## PAGE EXCERPT
| HN Mirror

Y	Hacker News new \| ask \| show \| jobs

by shay_ker 2638 days ago

> At one point we attempted to migrate to Heroku Shield to address some of these issues, but we found that it wasn’t a good fit for our application.

This part seems very hand wavy, given that Heroku Shield would've solved many (all?) of their problems.

> We were also running into limitations with Heroku on the compute side: some of our newer automation-based features involve running a large number of short-lived batch jobs, which doesn’t work well on Heroku (due to the relatively high cost of computing resources).

How much memory did their batch jobs actually need? If they're using Rails, then I'm assuming they're just running a bunch of Sidekiq jobs that are querying PG. I'm surprised that they'd need that much in terms of compute resources. They should be able to get very, very far by making PG do a lot of the work, or by streaming data from PG and not holding a lot of data in memory.

Even if they did need all this, the following two options seem WAY easier to manage:

1) Use dokku to run your super-intense Sidekiq batch jobs on beefy EC2 instances. You can still schedule them in your Rails app in Heroku, no big deal. Many engineering teams have to do this type of split-up anyway when it comes to Application Engineers and Data Engineers, this is just a simpler way to do it.

2) Similar to 1), use a different language runtime for the batch jobs. If you really need to run CPU intensive jobs, why are you using Ruby? If the jobs aren't so intense to mandate maintaining two languages (fwiw, not that hard), why will moving to k8s solve the issue?

Personally, I'm not sold on their decision to move to Kubernetes, and I use Kubernetes for my job.

1 comments

shosti 2638 days ago

> This part seems very hand wavy, given that Heroku Shield would've solved many (all?) of their problems.

Author here; I don’t want to go into too much detail, but we tried Shield early on and had a negative experience that made us wary about using the platform (it seems to use a different tech stack under the hood from “normal” Heroku and lacks a lot of the things that make Heroku great). Also it’s very expensive compared to VPC-based solutions on AWS and GCP.

## DATA SUPPLIED
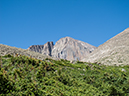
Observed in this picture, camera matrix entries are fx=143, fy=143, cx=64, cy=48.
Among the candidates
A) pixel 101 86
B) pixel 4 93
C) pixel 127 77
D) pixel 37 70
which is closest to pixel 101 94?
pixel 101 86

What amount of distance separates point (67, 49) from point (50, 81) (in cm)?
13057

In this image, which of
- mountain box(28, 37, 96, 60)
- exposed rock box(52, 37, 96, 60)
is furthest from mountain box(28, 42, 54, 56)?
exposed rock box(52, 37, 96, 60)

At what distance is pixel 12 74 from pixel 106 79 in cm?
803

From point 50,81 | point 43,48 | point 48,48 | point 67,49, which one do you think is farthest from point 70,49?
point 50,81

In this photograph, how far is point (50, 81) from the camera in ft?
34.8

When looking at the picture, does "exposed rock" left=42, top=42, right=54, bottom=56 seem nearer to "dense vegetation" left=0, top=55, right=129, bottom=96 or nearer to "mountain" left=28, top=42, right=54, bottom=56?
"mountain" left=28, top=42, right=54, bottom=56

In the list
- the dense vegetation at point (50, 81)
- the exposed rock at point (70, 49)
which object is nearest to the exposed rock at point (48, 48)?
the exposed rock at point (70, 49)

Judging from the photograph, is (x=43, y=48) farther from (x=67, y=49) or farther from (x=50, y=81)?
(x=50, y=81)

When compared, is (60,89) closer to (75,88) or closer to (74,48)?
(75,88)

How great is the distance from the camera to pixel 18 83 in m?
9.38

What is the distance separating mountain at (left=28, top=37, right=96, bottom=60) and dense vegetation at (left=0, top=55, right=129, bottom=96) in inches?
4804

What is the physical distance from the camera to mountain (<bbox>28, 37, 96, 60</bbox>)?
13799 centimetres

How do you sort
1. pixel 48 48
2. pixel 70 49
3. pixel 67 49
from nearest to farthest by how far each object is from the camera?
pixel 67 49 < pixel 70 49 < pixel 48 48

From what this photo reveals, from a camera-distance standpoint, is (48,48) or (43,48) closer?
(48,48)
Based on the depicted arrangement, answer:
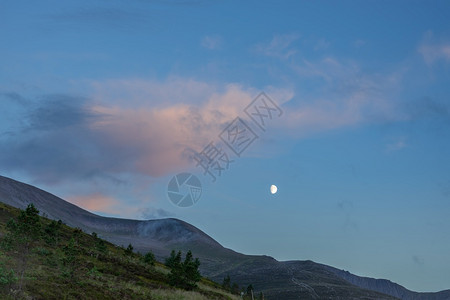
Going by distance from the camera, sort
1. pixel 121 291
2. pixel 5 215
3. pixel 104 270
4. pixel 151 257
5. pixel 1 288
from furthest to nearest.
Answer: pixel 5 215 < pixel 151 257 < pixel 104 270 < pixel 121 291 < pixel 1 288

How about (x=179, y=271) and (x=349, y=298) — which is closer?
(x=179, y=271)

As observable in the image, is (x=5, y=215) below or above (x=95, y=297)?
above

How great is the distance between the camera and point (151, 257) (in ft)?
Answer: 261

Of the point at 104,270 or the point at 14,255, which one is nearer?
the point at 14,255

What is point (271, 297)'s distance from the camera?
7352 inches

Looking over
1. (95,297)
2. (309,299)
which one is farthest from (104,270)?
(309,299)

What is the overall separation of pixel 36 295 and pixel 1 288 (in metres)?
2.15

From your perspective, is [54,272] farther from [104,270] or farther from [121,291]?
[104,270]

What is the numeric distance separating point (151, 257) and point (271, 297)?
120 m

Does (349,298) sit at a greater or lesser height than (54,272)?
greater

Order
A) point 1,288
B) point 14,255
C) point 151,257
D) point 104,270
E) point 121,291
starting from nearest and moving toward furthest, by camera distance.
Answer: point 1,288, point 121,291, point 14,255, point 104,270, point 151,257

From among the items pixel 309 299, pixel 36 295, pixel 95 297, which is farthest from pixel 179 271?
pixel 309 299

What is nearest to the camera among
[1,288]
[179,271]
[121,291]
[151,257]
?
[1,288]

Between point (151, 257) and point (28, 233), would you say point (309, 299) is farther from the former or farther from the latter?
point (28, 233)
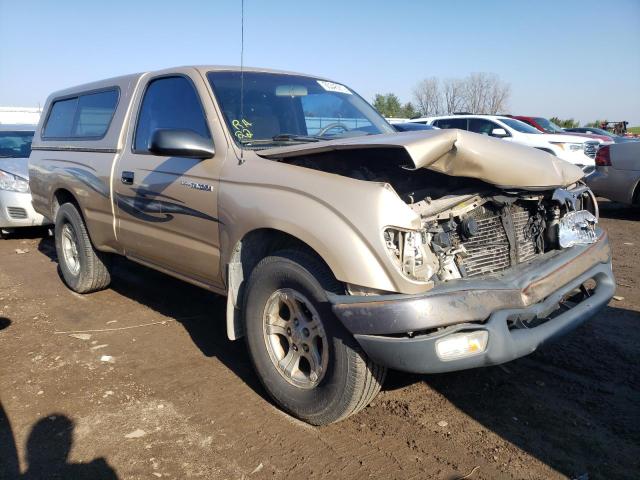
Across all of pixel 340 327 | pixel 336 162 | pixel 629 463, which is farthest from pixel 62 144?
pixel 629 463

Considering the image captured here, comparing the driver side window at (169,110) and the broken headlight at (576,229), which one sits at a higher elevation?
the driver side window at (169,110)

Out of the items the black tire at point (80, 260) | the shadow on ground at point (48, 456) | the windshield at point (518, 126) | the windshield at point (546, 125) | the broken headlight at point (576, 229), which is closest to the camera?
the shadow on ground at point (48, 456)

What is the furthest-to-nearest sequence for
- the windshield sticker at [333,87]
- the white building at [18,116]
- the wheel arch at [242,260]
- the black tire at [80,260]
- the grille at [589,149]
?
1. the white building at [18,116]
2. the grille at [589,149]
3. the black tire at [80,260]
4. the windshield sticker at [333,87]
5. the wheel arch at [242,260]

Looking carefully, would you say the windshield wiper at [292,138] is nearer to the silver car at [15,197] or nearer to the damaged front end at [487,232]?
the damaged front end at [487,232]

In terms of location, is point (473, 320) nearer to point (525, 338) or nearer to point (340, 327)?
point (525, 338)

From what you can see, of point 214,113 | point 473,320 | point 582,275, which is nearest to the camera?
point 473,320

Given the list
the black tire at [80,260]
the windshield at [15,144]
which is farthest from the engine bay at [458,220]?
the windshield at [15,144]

---

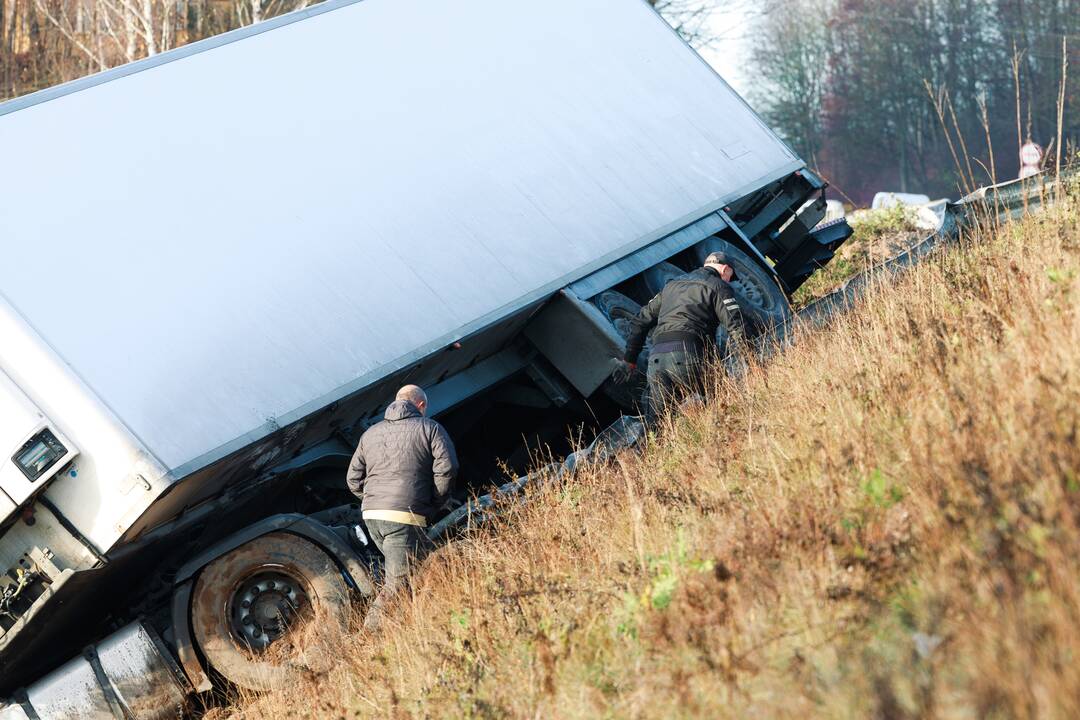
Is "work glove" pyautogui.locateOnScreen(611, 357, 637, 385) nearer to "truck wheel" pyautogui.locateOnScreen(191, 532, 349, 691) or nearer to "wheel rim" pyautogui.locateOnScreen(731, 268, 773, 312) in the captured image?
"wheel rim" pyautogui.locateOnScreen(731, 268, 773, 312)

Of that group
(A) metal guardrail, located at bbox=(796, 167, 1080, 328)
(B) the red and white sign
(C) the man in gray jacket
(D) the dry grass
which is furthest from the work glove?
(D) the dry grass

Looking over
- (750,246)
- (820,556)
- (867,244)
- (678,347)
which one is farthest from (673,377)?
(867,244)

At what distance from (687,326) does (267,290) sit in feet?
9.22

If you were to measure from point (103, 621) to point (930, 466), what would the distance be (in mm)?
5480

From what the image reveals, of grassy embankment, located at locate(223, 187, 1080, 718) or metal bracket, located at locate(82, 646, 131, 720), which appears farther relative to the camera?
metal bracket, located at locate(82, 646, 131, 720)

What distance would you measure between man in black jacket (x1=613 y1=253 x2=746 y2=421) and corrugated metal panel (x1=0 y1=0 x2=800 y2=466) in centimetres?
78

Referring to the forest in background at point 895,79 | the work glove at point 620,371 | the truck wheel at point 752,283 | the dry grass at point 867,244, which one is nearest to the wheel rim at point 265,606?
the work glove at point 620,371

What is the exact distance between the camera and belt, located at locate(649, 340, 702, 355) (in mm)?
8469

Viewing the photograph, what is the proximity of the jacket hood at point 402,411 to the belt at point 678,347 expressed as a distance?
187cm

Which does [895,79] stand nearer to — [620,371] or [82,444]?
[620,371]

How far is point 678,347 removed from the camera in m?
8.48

## REQUIREMENTS
1 – Answer each question from the Heroku-to-Kubernetes thread, one line per answer marked (a) to (c).
(a) According to the quoted passage, why do many short-lived batch jobs not work well on Heroku?
(b) Which tool does the first comment suggest for running Sidekiq batch jobs on EC2 instances?
(c) What does the author compare Heroku Shield's cost against?
2 – From shay_ker's comment in the Heroku-to-Kubernetes thread, list every complete sentence phrased as a question, not counting parenthetical fragments.
3 – Continue the Heroku-to-Kubernetes thread from where it stops.

## TASK-BY-TASK RESULTS
1 –
(a) Because of the relatively high cost of computing resources.
(b) Dokku.
(c) VPC-based solutions on AWS and GCP.

2 –
How much memory did their batch jobs actually need?
If you really need to run CPU intensive jobs, why are you using Ruby?
If the jobs aren't so intense to mandate maintaining two languages (fwiw, not that hard), why will moving to k8s solve the issue?

3 –
W.R.T. the batch jobs, I think I didn’t explain super well—we are using a different language and runtime from our “normal” background processing jobs (which use worker queues in Rails), it’s just that Heroku isn’t very well suited for the use case (which is basically FaaS-like but with long-lived jobs).

The “split” workflow you described is basically what we were doing (but with AWS Batch instead of Dokku); it’s just that it’s more cost-efficient to consolidate everything into one cluster (especially with preemptible gke nodes) and also better to have a common set of tooling for the Ops team.

To be fair, we haven’t yet completed the move from Batch to k8s so it’s possible that part of the plan won’t pan out as expected.

link

holografix 2638 days ago

Disclaimer: I work for Salesforce, Heroku’s parent company.

Heroku Shield is a service added on top of Heroku Private spaces.

You usually don’t need Shield unless you want to be compliant with things like HIPAA, etc

Which of course could be your case here.

link

ukd1 2638 days ago

It is and we needed HIPAA. For me, it's priced aggressively (~600%, compared to zero for GCP) and wasn't ready when we looked - i.e. caused a few SEVs.

link

shay_ker 2637 days ago

> ~600%, compared to zero for GCP

I've always been curious. What do you need to do to be HIPAA compliant, from a technology standpoint? I figured it's similar to PCI compliance, but I'm not sure.

From what I've heard, though, the cost isn't quite zero, it's just that you have to own & implement all the work to be HIPAA compliant. But perhaps it's not that bad?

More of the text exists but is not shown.